What is expected: Find the lines below holding the word "batteries" and copy each of them.

Stored dataset items:
[Start of section]
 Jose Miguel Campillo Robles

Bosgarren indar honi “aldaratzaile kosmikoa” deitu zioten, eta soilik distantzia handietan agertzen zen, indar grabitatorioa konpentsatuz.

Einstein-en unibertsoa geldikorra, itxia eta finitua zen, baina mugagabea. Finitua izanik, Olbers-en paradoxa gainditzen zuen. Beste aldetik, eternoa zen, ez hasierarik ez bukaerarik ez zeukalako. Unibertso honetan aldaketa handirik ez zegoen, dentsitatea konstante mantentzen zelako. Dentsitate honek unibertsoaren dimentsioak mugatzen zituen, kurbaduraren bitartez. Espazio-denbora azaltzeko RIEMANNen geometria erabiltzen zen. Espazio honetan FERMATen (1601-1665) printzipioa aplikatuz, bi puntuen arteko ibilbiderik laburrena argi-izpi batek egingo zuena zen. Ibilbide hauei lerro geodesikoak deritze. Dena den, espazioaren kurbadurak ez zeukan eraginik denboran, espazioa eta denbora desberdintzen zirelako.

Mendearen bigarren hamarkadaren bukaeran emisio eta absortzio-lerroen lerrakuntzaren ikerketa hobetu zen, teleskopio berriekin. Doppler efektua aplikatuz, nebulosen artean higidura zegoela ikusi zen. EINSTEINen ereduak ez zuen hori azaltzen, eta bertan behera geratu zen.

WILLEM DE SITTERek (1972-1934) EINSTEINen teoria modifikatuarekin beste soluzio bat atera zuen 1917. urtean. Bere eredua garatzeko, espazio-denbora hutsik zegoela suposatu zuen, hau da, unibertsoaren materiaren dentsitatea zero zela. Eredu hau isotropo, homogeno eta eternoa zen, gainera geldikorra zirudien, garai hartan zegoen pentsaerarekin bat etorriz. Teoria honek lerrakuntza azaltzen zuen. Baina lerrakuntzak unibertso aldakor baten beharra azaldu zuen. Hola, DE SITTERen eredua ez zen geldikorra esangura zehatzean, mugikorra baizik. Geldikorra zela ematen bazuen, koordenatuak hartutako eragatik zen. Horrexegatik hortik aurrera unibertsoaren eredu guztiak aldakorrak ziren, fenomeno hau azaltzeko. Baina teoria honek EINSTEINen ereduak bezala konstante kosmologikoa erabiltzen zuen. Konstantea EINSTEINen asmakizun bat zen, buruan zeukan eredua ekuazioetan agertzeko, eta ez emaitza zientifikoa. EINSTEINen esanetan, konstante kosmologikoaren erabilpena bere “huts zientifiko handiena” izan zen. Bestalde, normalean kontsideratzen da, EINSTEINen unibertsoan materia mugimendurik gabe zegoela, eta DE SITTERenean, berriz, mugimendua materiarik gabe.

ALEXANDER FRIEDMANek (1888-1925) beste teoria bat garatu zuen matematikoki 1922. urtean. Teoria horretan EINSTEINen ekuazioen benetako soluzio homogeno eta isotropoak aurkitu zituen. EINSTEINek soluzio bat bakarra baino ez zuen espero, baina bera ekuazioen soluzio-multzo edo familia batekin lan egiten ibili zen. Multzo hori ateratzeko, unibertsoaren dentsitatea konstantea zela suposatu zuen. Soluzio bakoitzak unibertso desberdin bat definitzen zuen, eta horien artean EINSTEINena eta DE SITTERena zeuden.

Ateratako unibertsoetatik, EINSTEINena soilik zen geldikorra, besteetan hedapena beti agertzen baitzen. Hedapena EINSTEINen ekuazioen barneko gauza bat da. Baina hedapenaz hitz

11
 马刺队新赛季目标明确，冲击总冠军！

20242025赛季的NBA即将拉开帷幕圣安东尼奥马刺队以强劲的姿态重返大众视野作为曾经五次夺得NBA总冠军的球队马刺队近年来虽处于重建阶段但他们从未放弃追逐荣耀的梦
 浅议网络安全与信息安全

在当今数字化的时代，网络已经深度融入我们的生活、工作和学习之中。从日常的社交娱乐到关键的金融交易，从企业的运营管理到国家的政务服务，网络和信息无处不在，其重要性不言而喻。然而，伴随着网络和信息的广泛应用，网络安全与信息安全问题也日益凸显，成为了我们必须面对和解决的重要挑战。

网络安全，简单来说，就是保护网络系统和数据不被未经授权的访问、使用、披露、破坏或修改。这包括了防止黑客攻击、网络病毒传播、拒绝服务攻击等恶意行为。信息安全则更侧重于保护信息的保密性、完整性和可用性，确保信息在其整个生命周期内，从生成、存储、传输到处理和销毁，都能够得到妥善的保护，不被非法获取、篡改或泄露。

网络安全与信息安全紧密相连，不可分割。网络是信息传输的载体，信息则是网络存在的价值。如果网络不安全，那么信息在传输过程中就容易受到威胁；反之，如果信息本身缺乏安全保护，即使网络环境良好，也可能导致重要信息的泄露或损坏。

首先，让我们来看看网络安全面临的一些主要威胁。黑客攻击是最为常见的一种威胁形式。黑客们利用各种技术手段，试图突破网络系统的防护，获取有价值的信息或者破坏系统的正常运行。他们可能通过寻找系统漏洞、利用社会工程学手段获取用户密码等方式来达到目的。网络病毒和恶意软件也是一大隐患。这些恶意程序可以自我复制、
[End of section]
[Start of section]
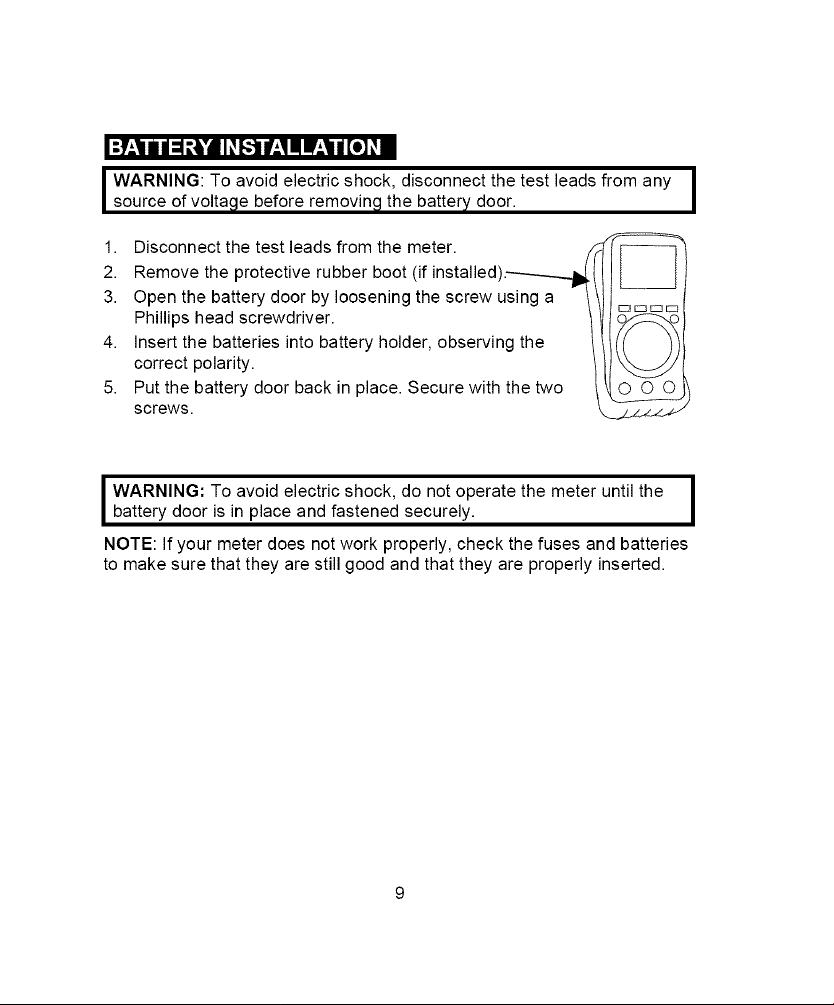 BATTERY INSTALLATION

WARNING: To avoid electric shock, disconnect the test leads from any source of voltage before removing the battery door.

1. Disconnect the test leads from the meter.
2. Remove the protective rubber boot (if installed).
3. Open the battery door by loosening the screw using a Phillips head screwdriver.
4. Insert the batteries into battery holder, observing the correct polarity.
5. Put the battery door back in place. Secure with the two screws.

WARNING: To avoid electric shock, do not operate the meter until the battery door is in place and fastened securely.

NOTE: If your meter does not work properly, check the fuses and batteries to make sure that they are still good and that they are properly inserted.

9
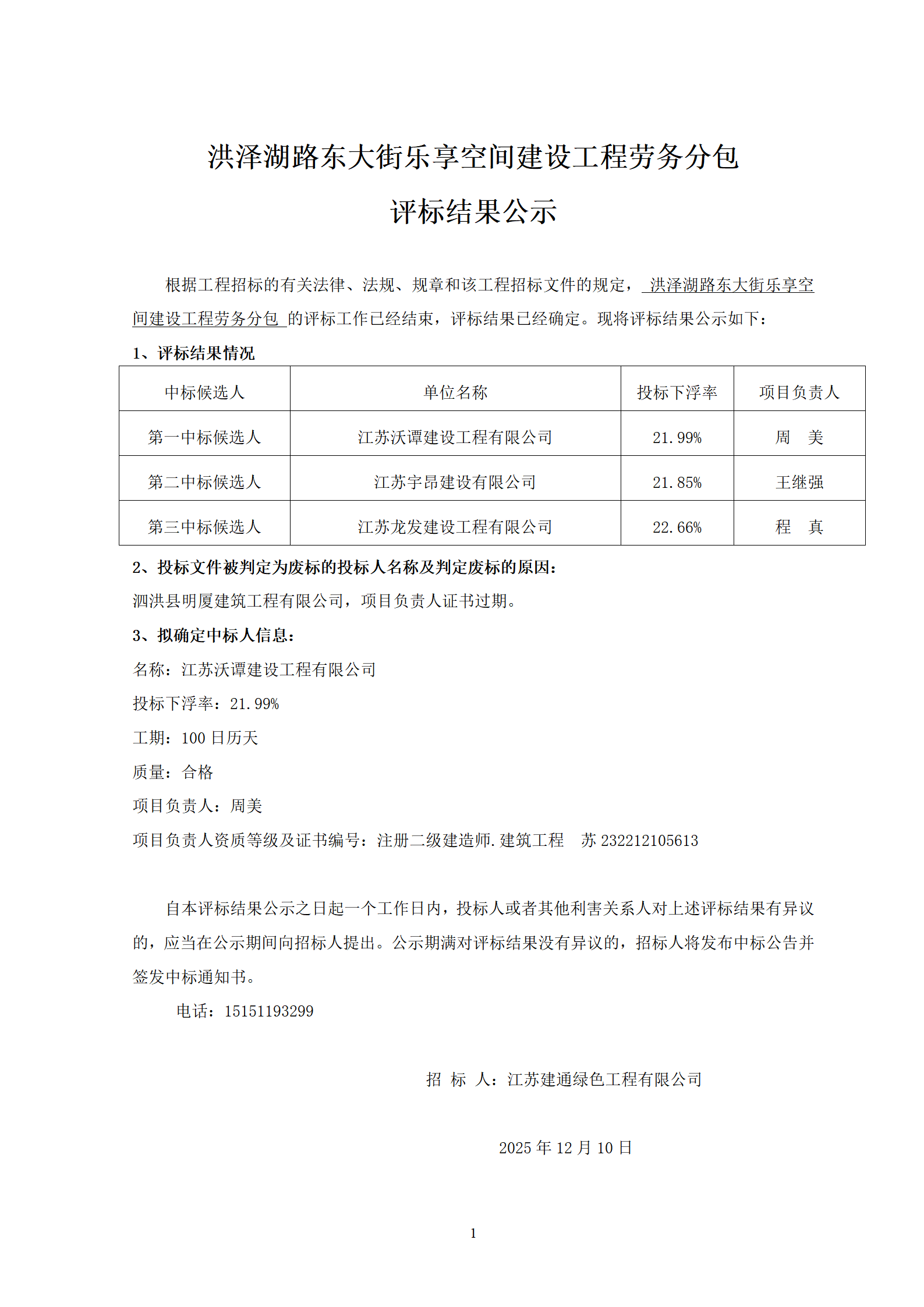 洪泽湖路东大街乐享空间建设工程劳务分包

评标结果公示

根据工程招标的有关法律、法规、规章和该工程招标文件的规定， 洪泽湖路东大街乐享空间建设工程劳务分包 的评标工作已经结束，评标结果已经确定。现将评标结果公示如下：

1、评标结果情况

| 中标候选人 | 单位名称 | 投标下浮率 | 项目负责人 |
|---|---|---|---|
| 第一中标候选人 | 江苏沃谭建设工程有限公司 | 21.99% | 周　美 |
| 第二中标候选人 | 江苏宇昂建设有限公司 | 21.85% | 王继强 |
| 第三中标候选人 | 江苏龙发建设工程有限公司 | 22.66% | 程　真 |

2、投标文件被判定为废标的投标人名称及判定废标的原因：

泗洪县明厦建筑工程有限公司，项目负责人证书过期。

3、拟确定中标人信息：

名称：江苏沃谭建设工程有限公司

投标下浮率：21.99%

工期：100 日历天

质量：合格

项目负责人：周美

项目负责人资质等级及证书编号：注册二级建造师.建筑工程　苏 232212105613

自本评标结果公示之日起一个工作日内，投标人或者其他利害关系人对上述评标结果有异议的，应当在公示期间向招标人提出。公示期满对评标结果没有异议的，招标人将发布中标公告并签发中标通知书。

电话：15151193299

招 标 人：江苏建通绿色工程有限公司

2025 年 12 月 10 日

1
[End of section]
[Start of section]
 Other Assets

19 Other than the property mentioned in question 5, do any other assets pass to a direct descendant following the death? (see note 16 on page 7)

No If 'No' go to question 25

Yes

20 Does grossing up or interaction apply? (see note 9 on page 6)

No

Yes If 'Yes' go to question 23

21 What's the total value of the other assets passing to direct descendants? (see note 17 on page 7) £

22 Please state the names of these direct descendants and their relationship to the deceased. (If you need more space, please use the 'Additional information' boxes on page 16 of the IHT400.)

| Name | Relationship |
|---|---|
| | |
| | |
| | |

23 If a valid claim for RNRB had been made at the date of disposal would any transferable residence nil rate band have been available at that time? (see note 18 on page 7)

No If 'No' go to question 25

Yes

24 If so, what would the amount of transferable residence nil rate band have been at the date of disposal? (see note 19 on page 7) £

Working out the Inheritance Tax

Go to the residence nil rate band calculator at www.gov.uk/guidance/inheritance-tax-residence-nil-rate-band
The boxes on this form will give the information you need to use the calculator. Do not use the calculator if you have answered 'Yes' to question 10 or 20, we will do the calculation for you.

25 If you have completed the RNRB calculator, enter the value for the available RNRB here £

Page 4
[End of section]
Your response:
4. Insert the batteries into battery holder, observing the correct polarity.
NOTE: If your meter does not work properly, check the fuses and batteries to make sure that they are still good and that they are properly inserted.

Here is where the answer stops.